__Your objective__: Your copy starts at the line containing "DeBaun Springhill Chapel" and ends at the last line below. Copy exactly, without pictures.

__Records for the task__:
####

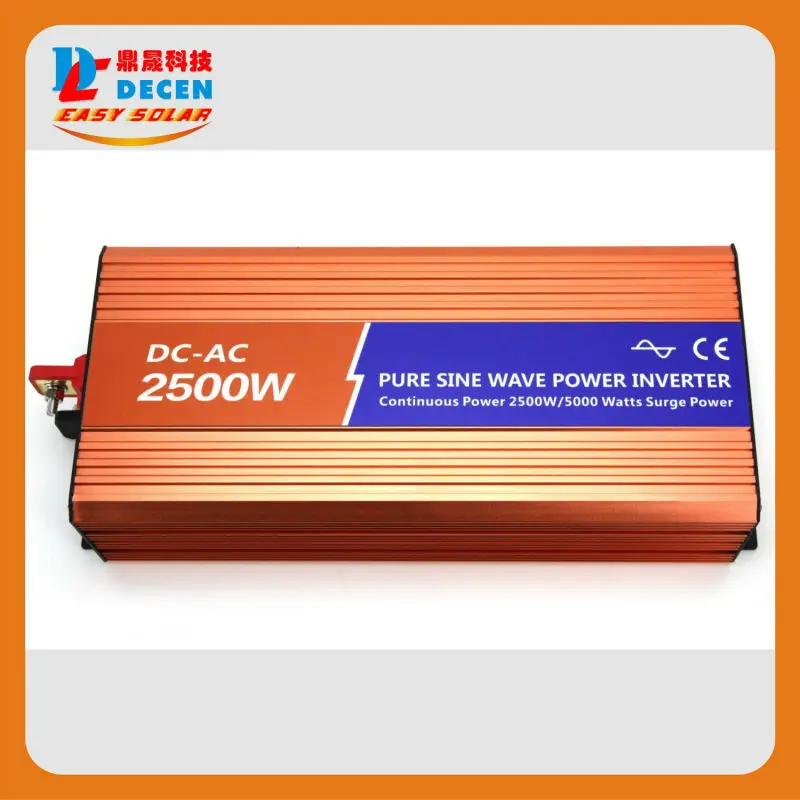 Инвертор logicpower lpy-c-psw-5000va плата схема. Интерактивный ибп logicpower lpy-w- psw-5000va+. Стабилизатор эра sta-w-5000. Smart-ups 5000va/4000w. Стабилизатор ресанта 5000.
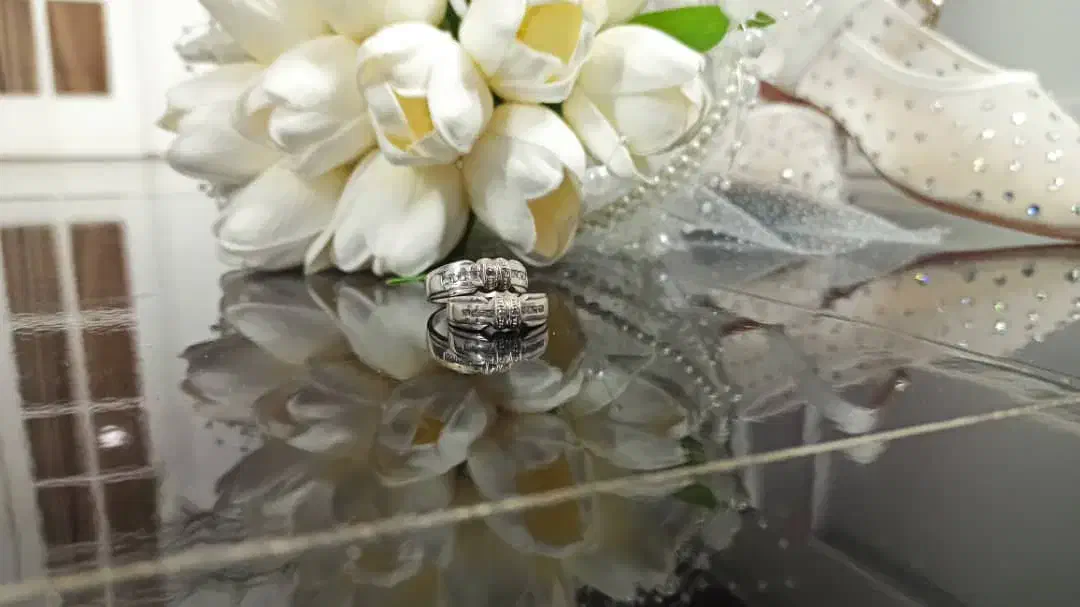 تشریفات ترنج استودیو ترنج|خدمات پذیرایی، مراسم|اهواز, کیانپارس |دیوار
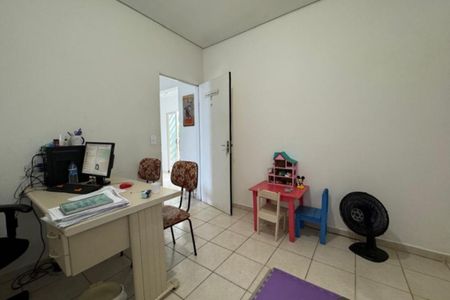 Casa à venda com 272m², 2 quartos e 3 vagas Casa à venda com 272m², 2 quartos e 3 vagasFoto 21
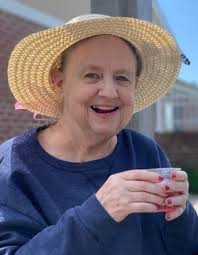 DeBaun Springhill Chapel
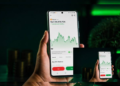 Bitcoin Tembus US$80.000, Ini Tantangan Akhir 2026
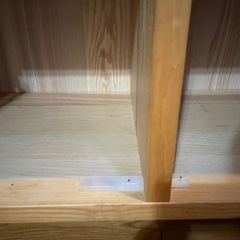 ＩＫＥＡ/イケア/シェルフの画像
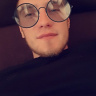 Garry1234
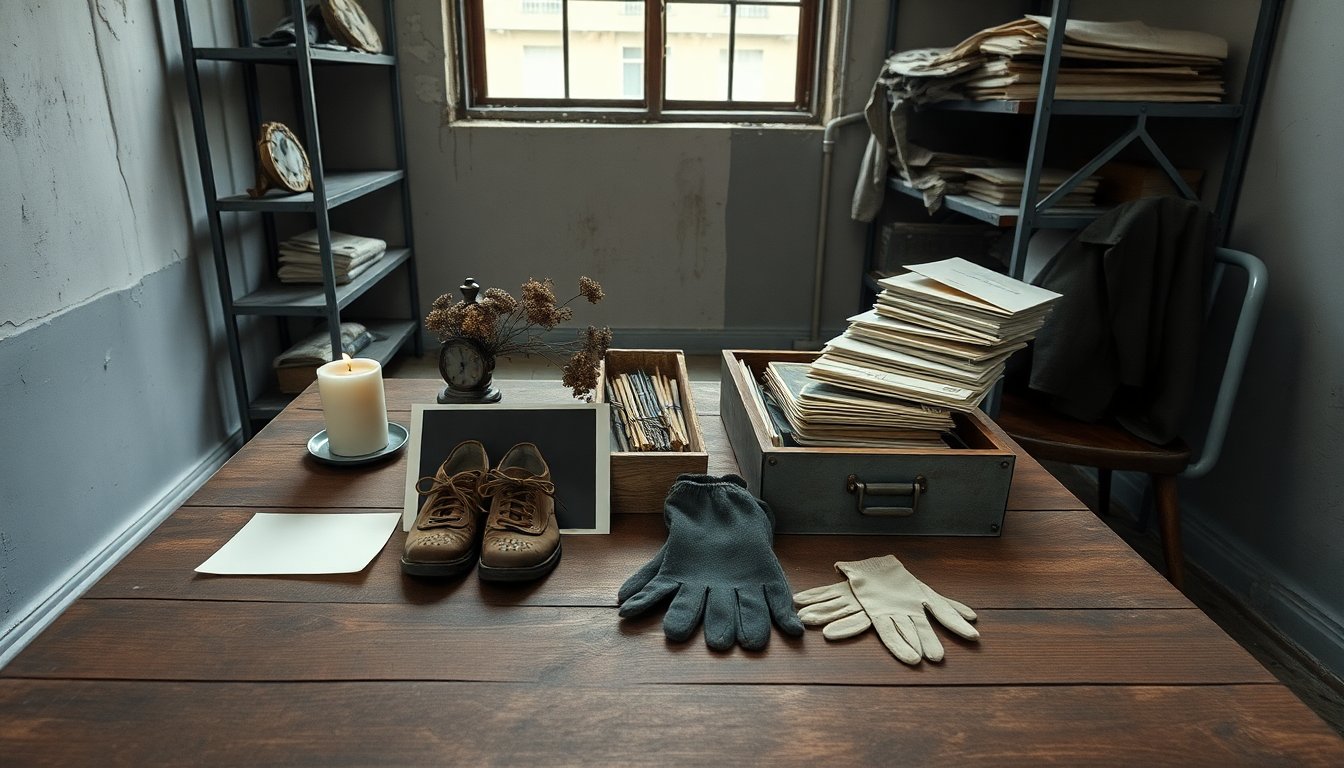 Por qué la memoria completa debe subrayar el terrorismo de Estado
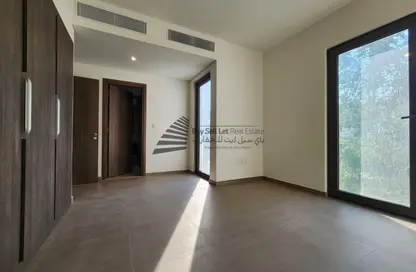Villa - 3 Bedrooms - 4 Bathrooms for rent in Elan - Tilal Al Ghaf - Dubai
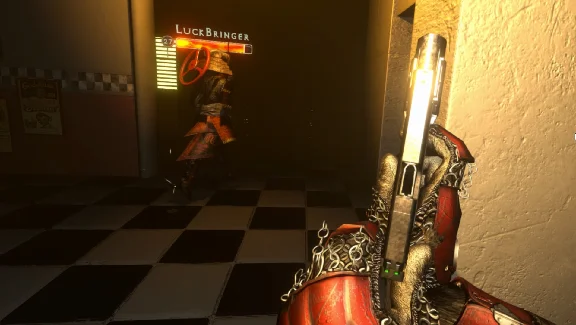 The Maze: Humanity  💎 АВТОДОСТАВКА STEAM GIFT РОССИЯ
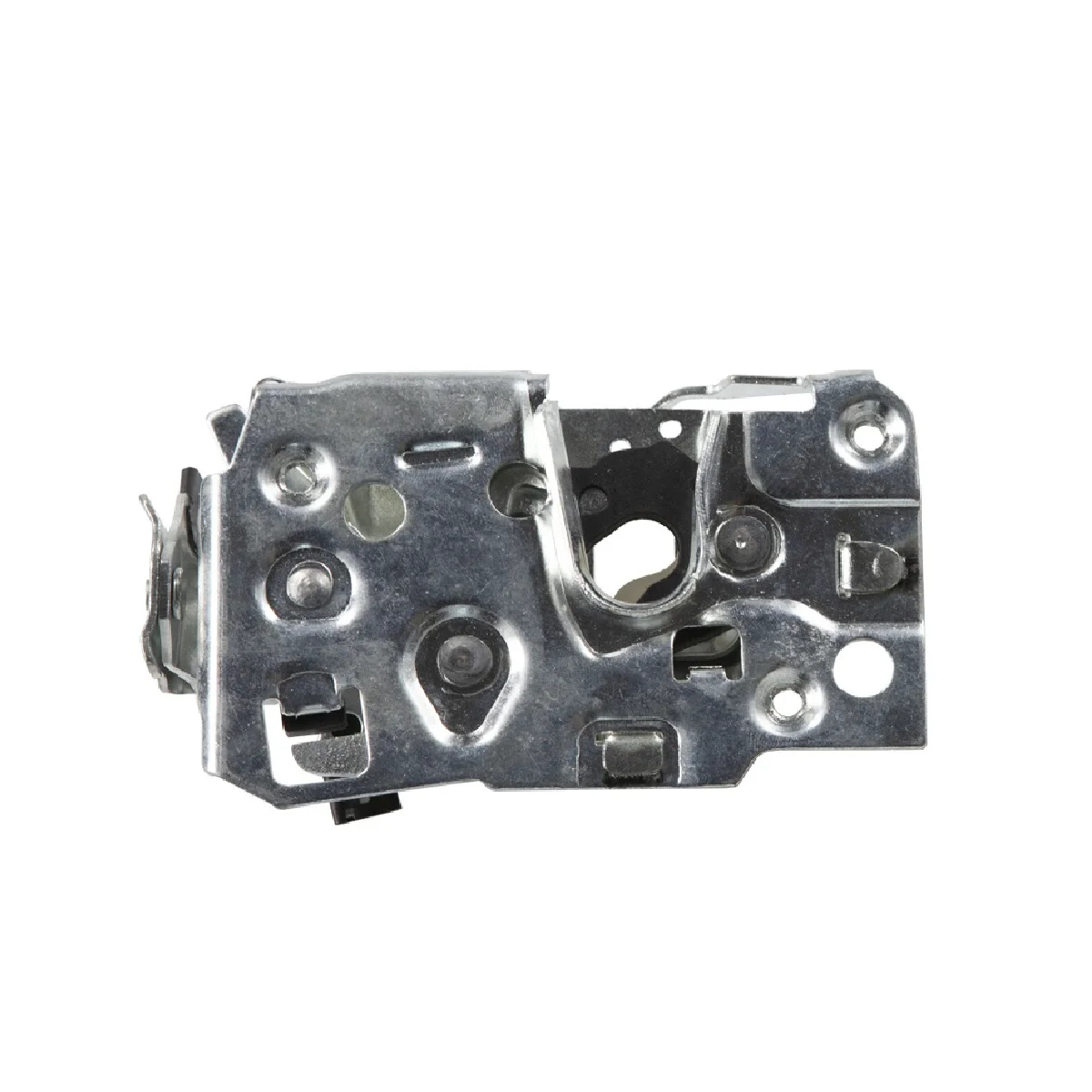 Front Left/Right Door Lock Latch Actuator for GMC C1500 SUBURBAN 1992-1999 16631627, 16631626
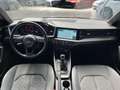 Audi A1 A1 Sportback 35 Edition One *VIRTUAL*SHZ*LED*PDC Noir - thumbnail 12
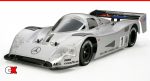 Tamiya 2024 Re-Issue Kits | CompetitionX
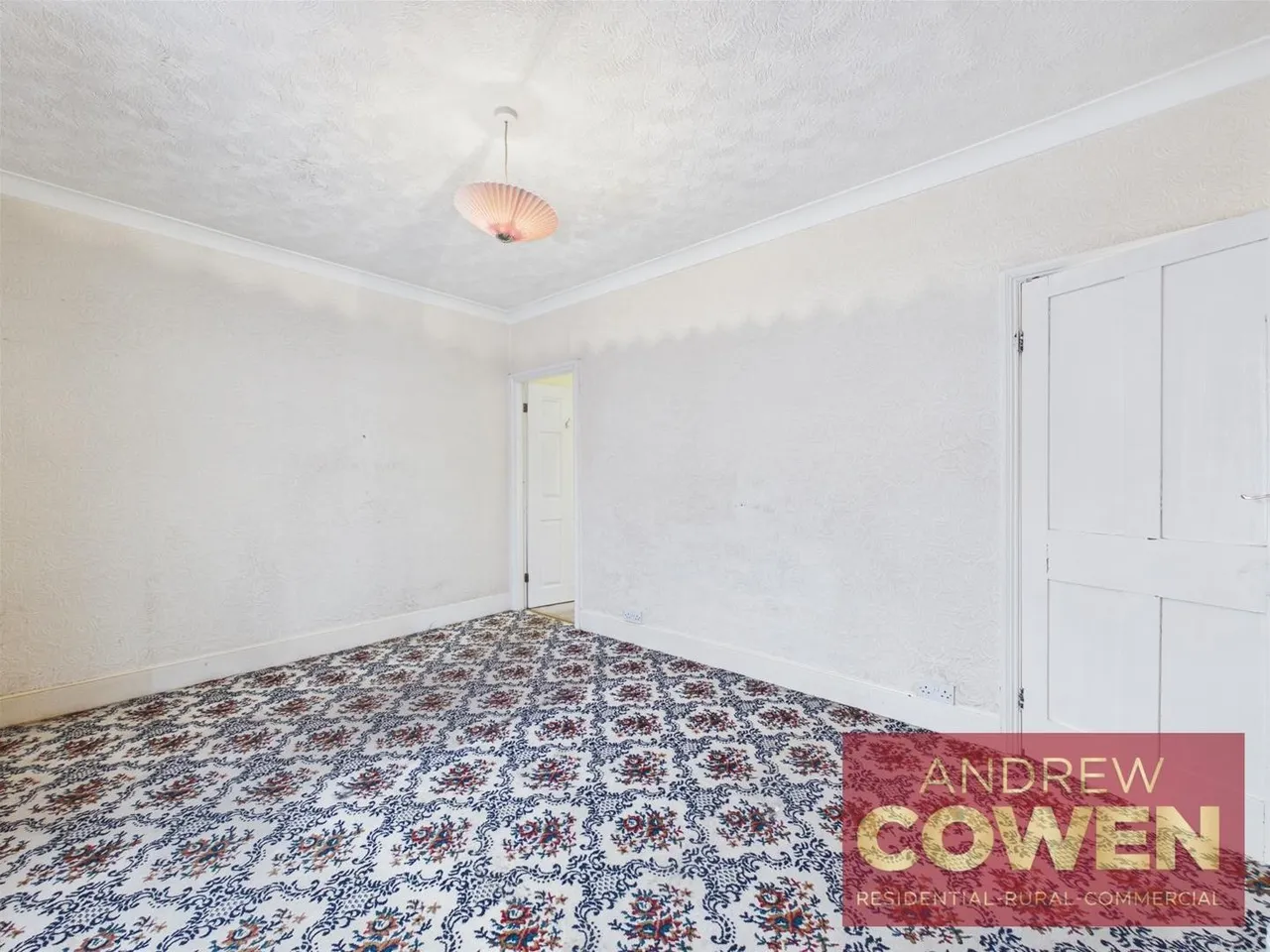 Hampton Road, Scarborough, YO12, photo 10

####

__Exercise result__:
 DeBaun Springhill Chapel
 Bitcoin Tembus US$80.000, Ini Tantangan Akhir 2026
 ＩＫＥＡ/イケア/シェルフの画像
 Garry1234
 Por qué la memoria completa debe subrayar el terrorismo de Estado
Villa - 3 Bedrooms - 4 Bathrooms for rent in Elan - Tilal Al Ghaf - Dubai
 The Maze: Humanity  💎 АВТОДОСТАВКА STEAM GIFT РОССИЯ
 Front Left/Right Door Lock Latch Actuator for GMC C1500 SUBURBAN 1992-1999 16631627, 16631626
 Audi A1 A1 Sportback 35 Edition One *VIRTUAL*SHZ*LED*PDC Noir - thumbnail 12
 Tamiya 2024 Re-Issue Kits | CompetitionX
 Hampton Road, Scarborough, YO12, photo 10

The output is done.